In the summer of 1969, a group of activists launched a campaign to clean up their neighborhood in East Harlem. Presaging the national conversation about environmental issues that swept the nation in the wake of the first Earth Day, the Young Lords launched what they called a Garbage Offensive, which built on similar organizing efforts in the Lower East Side. A group of radical activists, primarily Puerto Rican, the Young Lords were revolutionaries looking to connect their politics to desperately needed reforms. Drawing their inspiration from a combination of the Vietnamese liberation struggle (the Garbage Offensive referencing the Tet Offensive of 1968) and the Black Panther Party, the Young Lords modeled their direct action organizing, community engagement, and their appearance on both. But in the heat of a Harlem summer, the Young Lords brought these sensibilities to bear on the environmental and health crises that were reaching a boiling point across the country.
While histories of the rise of the environmental movement in the 1960s often focus on oil-stained beaches, birds falling silent in suburban backyards, and toxins in small-town drinking water, this only tells part of the story. With her book The Young Lords: A Radical History, Johanna Fernández offers glimpses of the environmental justice movement over a decade before it would be named as such. While the environmental concerns that gripped predominantly white, middle-class America are the ones associated with the rise of the environmental movement, the detritus, toxins, and diseases of postwar America became the target of marginalized, often Black, activists in urban centers.

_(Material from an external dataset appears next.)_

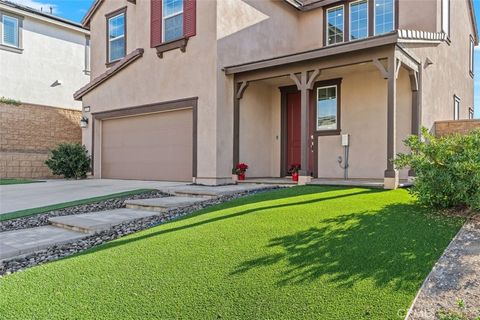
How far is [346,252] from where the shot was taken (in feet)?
12.7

As Fernández notes, the civil rights movement “set in motion an awakening of social consciousness wherein virtually no social issue escaped public scrutiny.” So while the civil rights and environmental movements are generally not united in mainstream academic understanding until the 1980s, if we look to the broader struggle against racism in the 1960s, we begin to see environmental issues embedded in civil rights struggles all over the country. The Young Lords give us one clear example.
While grappling with the problem of linking short-term goals with long-term change, the Young Lords encountered the crisis of garbage. Detritus-strewn streets—littered with trash, medical waste, abandoned cars, and appliances—were the main concern the residents of East Harlem expressed during door-to-door surveys conducted by the Young Lords. Neighbors worried about the lack of green space and the trash piled up in abandoned lots and quasi parks, which then forced kids into the streets and sidewalks to find a place to play. As Fernández notes, the neighborhoods they occupied were densely populated but filled with abandoned buildings and lots.